** GOAL **
Return every record exactly as written.
== == ==
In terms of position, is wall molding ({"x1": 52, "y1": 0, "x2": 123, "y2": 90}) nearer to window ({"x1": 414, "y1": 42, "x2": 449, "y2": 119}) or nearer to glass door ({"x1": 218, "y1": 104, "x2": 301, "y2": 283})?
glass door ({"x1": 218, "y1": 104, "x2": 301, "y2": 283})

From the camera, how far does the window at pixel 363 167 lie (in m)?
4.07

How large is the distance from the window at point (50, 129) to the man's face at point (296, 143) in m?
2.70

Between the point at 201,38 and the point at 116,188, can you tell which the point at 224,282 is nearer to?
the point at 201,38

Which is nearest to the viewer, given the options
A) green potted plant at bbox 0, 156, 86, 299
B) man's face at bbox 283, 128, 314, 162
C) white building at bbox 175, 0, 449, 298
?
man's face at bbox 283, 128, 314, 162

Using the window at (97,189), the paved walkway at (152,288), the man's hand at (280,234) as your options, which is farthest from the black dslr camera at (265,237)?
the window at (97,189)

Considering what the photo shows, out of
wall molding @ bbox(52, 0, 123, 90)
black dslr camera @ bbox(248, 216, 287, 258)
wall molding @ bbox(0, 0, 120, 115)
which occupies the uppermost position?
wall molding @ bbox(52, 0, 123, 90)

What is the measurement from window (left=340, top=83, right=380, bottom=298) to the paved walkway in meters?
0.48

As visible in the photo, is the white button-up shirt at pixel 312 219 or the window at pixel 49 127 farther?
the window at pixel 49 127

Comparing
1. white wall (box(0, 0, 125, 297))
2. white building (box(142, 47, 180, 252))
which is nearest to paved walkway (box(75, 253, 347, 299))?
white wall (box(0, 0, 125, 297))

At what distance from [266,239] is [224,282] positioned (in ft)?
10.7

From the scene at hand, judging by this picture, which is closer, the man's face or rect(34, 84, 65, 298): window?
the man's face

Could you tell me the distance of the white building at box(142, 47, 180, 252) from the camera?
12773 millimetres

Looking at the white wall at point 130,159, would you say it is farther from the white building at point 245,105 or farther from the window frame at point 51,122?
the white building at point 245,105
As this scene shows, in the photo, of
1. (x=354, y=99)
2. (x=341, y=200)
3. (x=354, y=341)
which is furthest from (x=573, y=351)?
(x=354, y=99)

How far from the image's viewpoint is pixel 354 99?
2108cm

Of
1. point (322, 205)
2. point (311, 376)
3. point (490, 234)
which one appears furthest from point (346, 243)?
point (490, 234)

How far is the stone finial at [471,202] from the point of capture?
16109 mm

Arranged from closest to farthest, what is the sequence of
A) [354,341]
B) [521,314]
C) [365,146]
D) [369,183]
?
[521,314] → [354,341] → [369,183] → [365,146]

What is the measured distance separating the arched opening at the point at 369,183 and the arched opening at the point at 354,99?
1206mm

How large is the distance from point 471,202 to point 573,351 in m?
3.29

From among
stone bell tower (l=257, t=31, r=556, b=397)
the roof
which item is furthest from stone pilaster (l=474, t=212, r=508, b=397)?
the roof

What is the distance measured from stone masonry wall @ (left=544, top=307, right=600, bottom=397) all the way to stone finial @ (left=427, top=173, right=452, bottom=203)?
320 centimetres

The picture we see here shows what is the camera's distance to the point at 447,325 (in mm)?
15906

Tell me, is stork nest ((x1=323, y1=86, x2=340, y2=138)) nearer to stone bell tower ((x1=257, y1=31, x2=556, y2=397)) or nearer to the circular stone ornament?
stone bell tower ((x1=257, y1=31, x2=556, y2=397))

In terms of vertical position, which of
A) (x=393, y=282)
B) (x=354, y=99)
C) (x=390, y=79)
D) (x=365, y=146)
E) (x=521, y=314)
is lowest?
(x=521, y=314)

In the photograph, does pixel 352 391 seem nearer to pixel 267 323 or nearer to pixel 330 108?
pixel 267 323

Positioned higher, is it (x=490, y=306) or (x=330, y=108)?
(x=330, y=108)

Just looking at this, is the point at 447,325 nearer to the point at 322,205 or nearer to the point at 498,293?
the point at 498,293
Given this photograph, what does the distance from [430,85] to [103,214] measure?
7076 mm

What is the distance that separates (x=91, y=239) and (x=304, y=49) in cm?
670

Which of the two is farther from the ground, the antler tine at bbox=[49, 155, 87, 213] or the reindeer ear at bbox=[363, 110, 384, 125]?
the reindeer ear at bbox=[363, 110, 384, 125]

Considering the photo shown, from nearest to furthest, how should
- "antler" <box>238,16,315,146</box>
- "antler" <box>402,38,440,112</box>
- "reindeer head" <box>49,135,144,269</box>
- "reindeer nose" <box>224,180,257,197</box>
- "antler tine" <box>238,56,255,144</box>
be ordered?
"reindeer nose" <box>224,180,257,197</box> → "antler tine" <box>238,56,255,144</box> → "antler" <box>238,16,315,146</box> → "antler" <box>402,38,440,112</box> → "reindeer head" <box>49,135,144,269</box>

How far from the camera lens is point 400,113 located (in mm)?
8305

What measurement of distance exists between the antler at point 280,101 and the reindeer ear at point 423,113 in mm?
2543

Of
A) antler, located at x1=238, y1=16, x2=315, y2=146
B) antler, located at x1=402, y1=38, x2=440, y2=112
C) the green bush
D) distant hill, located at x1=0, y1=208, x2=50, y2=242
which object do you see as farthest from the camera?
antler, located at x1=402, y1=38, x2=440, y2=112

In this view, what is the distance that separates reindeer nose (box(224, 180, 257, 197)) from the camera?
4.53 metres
== == ==
** EXPECTED OUTPUT **
In terms of position, is wall molding ({"x1": 52, "y1": 0, "x2": 123, "y2": 90}) nearer to window ({"x1": 414, "y1": 42, "x2": 449, "y2": 119}) or nearer to glass door ({"x1": 218, "y1": 104, "x2": 301, "y2": 283})?
glass door ({"x1": 218, "y1": 104, "x2": 301, "y2": 283})

From the camera, how far does the window at pixel 363 167 lie (in m)?
4.07

How large is the distance from the window at point (50, 129) to the man's face at point (296, 143) in m?
2.70

Between the point at 201,38 and the point at 116,188, can you tell which the point at 224,282 is nearer to?
the point at 201,38

Which is nearest to the viewer, given the options
A) green potted plant at bbox 0, 156, 86, 299
B) man's face at bbox 283, 128, 314, 162
C) white building at bbox 175, 0, 449, 298
?
man's face at bbox 283, 128, 314, 162

Using the window at (97,189), the paved walkway at (152,288), the man's hand at (280,234) as your options, which is farthest from the black dslr camera at (265,237)?
the window at (97,189)

Considering what the photo shows, out of
wall molding @ bbox(52, 0, 123, 90)
black dslr camera @ bbox(248, 216, 287, 258)
wall molding @ bbox(0, 0, 120, 115)
which occupies the uppermost position?
wall molding @ bbox(52, 0, 123, 90)

What is the measurement from window (left=340, top=83, right=380, bottom=298) to the paved walkway in meters?
0.48

As visible in the photo, is the white button-up shirt at pixel 312 219 or the window at pixel 49 127 farther?
the window at pixel 49 127

Comparing
1. white wall (box(0, 0, 125, 297))
2. white building (box(142, 47, 180, 252))
which is nearest to paved walkway (box(75, 253, 347, 299))?
white wall (box(0, 0, 125, 297))

At what distance from [266,239] is [224,282] positioned (in ft)?
10.7

From the scene at hand, judging by this picture, which is closer, the man's face or rect(34, 84, 65, 298): window?
the man's face

Could you tell me the distance of the white building at box(142, 47, 180, 252) from the camera?
12773 millimetres

Looking at the white wall at point 130,159, would you say it is farther from the white building at point 245,105 or farther from the window frame at point 51,122?
the white building at point 245,105
As this scene shows, in the photo, of
1. (x=354, y=99)
2. (x=341, y=200)
3. (x=354, y=341)
which is furthest from (x=573, y=351)?
(x=354, y=99)

How far from the image's viewpoint is pixel 354 99?
2108cm

Of
1. point (322, 205)
2. point (311, 376)
3. point (490, 234)
which one appears furthest from point (346, 243)?
point (490, 234)

How far is the stone finial at [471,202] from the point of capture?
16109 mm

Arranged from closest to farthest, what is the sequence of
A) [354,341]
B) [521,314]
C) [365,146]
D) [369,183]
?
[521,314] → [354,341] → [369,183] → [365,146]

What is the measured distance separating the arched opening at the point at 369,183 and the arched opening at the point at 354,99?
1206mm

How large is the distance from point 471,202 to point 573,351 in m?
3.29

From among
stone bell tower (l=257, t=31, r=556, b=397)
the roof
which item is furthest from stone pilaster (l=474, t=212, r=508, b=397)?
the roof

What is the distance measured from stone masonry wall @ (left=544, top=307, right=600, bottom=397) all the way to stone finial @ (left=427, top=173, right=452, bottom=203)?
320 centimetres

The picture we see here shows what is the camera's distance to the point at 447,325 (in mm)?
15906

Tell me, is stork nest ((x1=323, y1=86, x2=340, y2=138)) nearer to stone bell tower ((x1=257, y1=31, x2=556, y2=397)) or nearer to the circular stone ornament?
stone bell tower ((x1=257, y1=31, x2=556, y2=397))

In terms of vertical position, which of
A) (x=393, y=282)
B) (x=354, y=99)
C) (x=390, y=79)
D) (x=365, y=146)
E) (x=521, y=314)
is lowest?
(x=521, y=314)

In the photograph, does pixel 352 391 seem nearer to pixel 267 323 or nearer to pixel 330 108?
pixel 267 323

Positioned higher, is it (x=490, y=306) or (x=330, y=108)?
(x=330, y=108)

Just looking at this, is the point at 447,325 nearer to the point at 322,205 or nearer to the point at 498,293?
the point at 498,293
Given this photograph, what does the distance from [430,85] to [103,214] measure?
7076 mm

What is the distance that separates (x=91, y=239) and (x=304, y=49) in cm?
670

Which of the two is farther from the ground, the antler tine at bbox=[49, 155, 87, 213] or the reindeer ear at bbox=[363, 110, 384, 125]?
the reindeer ear at bbox=[363, 110, 384, 125]

Considering the photo shown, from nearest to furthest, how should
- "antler" <box>238,16,315,146</box>
- "antler" <box>402,38,440,112</box>
- "reindeer head" <box>49,135,144,269</box>
- "reindeer nose" <box>224,180,257,197</box>
- "antler tine" <box>238,56,255,144</box>
be ordered?
"reindeer nose" <box>224,180,257,197</box> → "antler tine" <box>238,56,255,144</box> → "antler" <box>238,16,315,146</box> → "antler" <box>402,38,440,112</box> → "reindeer head" <box>49,135,144,269</box>

How far from the camera lens is point 400,113 located (in mm)?
8305

What measurement of distance exists between the antler at point 280,101 and the reindeer ear at point 423,113 in mm?
2543

Of
A) antler, located at x1=238, y1=16, x2=315, y2=146
B) antler, located at x1=402, y1=38, x2=440, y2=112
C) the green bush
D) distant hill, located at x1=0, y1=208, x2=50, y2=242
which object do you see as farthest from the camera?
antler, located at x1=402, y1=38, x2=440, y2=112

In this view, what is the distance that separates reindeer nose (box(224, 180, 257, 197)) from the camera?
4.53 metres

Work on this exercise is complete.